Pharma, Payers

CVS move points to growing interest in value-based drug pricing

Value-based drug pricing appears to be on the horizon, but there are multiple possibilities for how it will be implemented, expert says.

The recent decision by CVS Health’s pharmacy benefit manager division to incorporate analyses from the Institute for Clinical and Economic Research into its formulary decisions and allow clients to exclude drugs that fail to meet a certain cost-effectiveness threshold highlights a growing national conversation about not only the prices of drugs, but their value as well.

CVS Caremark, the nation’s second-largest PBM, said earlier this month that it would use analytics from ICER to determine drugs’ cost effectiveness and, if their costs per quality-adjusted life year, or QALY, exceeds $100,000, enable clients not to include them on formularies. The stated purpose of the new policy was to crack down on expensive “me-too” drugs, while those drugs deemed breakthroughs by the Food and Drug Administration would be exempt.

The way drugs are priced does appear headed in the direction of emphasizing value, said Robin Feldman, professor of law and the University of California Hastings in San Francisco. “I think value-based pricing is on the horizon – I believe we are headed in that direction,” she said. Implementation of value-based pricing could happen through legislation, regulation, contracts between drugmakers and payers or PBMs, or all of the above. The drug industry has also expressed an interest in value-based pricing, but it’s important that such a system is not only in their interest, but society’s as well, she added. PhRMA, the drug industry lobbying group, released a report in February touting what it called the value of value-based contracts.

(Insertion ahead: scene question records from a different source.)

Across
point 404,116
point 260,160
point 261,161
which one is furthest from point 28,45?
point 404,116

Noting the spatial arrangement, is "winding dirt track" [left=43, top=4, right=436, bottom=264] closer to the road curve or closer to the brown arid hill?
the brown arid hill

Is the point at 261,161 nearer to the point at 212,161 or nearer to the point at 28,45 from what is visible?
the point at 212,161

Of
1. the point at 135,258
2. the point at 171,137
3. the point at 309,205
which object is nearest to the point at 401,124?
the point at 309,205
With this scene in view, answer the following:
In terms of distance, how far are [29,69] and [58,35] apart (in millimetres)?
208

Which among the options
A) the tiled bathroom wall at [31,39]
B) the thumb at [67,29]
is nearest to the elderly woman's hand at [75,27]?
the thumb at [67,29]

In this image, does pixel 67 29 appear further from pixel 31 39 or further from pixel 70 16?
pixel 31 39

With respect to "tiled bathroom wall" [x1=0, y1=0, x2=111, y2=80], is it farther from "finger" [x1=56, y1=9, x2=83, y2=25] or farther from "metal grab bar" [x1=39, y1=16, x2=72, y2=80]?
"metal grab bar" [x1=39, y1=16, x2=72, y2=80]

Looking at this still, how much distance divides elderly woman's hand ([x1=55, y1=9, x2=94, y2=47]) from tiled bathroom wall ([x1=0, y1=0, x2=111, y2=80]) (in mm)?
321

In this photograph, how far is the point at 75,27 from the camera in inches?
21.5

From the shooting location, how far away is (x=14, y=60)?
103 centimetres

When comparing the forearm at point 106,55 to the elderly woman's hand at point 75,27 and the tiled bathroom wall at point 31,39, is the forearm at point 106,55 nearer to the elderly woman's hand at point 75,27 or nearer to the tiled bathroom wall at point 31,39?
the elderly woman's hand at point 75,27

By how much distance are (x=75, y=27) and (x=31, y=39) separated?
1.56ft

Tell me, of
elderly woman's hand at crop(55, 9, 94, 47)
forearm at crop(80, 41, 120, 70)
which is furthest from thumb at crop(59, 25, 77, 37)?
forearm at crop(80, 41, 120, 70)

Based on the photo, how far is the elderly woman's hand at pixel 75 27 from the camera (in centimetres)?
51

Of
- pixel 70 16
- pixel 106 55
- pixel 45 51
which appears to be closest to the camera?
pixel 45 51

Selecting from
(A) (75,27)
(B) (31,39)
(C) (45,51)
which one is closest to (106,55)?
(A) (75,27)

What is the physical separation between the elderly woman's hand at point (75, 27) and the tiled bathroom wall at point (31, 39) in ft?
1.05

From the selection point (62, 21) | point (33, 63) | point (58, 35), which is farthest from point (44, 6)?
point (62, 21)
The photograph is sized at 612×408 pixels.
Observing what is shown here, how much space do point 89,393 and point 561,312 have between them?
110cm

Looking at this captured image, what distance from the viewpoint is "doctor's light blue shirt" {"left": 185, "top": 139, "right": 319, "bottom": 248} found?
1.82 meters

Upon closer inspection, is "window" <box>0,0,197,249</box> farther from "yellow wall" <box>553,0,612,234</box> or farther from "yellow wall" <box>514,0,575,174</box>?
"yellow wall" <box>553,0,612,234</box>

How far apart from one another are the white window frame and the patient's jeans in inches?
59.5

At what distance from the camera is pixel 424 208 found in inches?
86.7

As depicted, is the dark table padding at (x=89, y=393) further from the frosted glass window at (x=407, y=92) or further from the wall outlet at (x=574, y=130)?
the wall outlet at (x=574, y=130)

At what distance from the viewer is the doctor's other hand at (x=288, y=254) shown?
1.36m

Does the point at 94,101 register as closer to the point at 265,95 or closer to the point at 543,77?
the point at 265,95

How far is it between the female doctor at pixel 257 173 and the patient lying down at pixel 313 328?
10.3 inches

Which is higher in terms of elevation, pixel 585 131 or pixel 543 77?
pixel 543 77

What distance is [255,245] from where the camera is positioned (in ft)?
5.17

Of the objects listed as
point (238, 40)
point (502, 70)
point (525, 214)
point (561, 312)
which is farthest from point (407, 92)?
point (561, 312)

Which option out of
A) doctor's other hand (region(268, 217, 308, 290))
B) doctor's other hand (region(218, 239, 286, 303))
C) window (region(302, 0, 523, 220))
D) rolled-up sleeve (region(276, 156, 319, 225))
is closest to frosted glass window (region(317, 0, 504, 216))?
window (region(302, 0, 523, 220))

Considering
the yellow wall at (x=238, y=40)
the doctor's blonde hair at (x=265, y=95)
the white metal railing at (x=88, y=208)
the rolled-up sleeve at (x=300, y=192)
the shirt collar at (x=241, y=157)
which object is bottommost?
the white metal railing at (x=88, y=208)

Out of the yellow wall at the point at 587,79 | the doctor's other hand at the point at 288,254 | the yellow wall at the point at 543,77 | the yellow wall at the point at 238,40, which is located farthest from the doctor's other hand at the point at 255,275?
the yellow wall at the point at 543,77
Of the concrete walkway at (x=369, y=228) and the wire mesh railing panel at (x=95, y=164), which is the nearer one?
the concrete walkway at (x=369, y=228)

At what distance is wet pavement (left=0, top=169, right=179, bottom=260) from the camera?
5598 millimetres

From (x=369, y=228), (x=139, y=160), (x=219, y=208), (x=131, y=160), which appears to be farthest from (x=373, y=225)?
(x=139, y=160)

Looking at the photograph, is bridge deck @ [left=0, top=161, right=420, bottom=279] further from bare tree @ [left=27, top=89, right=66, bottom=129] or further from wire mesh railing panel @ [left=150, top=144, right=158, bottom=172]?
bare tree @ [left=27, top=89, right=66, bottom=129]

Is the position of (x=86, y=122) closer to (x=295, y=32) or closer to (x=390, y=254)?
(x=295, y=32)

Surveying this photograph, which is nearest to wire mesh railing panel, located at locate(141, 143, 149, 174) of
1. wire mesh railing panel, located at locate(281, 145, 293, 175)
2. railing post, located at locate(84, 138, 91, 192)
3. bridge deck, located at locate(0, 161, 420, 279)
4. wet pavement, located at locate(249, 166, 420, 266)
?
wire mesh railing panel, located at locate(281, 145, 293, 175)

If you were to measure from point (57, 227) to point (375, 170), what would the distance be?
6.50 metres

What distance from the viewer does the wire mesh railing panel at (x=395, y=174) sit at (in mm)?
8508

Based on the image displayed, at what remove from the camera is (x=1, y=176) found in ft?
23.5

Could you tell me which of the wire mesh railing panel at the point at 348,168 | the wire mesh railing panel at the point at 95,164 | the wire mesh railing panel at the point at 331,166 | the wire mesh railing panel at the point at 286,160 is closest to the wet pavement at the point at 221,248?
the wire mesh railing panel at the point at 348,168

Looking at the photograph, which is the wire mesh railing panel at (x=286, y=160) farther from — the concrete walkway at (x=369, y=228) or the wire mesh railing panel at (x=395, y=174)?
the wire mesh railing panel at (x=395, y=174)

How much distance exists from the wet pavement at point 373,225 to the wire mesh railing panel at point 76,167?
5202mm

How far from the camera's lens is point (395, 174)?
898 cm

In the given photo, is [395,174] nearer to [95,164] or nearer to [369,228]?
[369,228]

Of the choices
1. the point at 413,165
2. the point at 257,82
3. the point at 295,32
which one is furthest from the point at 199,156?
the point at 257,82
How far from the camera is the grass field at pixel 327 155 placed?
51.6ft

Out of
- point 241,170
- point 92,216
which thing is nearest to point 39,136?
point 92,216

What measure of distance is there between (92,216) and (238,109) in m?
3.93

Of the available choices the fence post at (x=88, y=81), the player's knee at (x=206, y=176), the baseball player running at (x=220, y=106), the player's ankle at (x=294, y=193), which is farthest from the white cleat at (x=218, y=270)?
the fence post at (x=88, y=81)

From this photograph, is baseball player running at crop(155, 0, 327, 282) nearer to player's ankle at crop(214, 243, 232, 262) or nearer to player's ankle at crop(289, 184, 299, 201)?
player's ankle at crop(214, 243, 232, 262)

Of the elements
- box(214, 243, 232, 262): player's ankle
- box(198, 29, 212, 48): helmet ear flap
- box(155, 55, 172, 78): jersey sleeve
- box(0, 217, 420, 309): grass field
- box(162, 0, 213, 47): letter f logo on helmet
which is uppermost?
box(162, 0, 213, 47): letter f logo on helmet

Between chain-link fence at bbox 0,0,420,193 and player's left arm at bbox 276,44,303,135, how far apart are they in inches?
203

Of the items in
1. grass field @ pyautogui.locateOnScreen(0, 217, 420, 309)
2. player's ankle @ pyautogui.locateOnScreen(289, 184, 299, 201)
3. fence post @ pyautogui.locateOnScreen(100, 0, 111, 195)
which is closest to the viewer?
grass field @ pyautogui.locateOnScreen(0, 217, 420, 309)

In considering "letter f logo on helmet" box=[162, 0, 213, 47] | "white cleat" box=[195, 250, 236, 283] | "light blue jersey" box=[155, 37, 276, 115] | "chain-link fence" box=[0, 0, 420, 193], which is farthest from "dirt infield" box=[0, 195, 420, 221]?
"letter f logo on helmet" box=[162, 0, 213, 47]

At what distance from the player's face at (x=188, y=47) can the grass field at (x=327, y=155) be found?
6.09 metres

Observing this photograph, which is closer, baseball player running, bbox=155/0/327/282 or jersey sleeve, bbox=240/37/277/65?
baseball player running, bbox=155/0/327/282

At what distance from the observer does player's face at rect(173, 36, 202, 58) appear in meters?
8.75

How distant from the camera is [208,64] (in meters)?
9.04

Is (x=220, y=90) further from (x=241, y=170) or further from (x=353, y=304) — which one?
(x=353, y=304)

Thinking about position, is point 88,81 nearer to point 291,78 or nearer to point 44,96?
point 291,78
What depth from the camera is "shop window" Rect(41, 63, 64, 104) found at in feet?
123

For now, prices of drugs are based on what their manufacturers think the market will bear, and a study published in this month’s issue of Health Affairs illustrates how the costs of cardiovascular drugs don’t always match their value. The paper, by researchers at the University of Colorado, Georgetown University and other institutions, explores how prices of cardiovascular drugs do not consistently align with their value.

The study looked at 30 commonly prescribed cardiovascular drugs, using randomized controlled trial data to determine average lifetime QALYs and payer-related costs and to calculate incremental cost-effectiveness ratios, also abbreviated ICERs. Overall, the researchers found drugs that offered cost savings with increased QALYs to drugs that were more costly and had decreased QALYs. QALY measures cost effectiveness by incorporating quantity of life, measured in years, and quality of life, ranging from perfect health to death. As such, gain of one QALY equals a year of perfect health.

The findings show how when it comes to pricing of drugs, efficacy and value carry little weight in the argument, said David Henka, CEO of Sacramento, California-based ActiveRADAR, which runs pharmacy cost reduction programs for employers, in a phone interview. “If you’re a pharmaceutical manufacturer, your job is to maximize your profitability and price your product to what the market will bear, and whether that is related to the value of your product is almost irrelevant,” he said.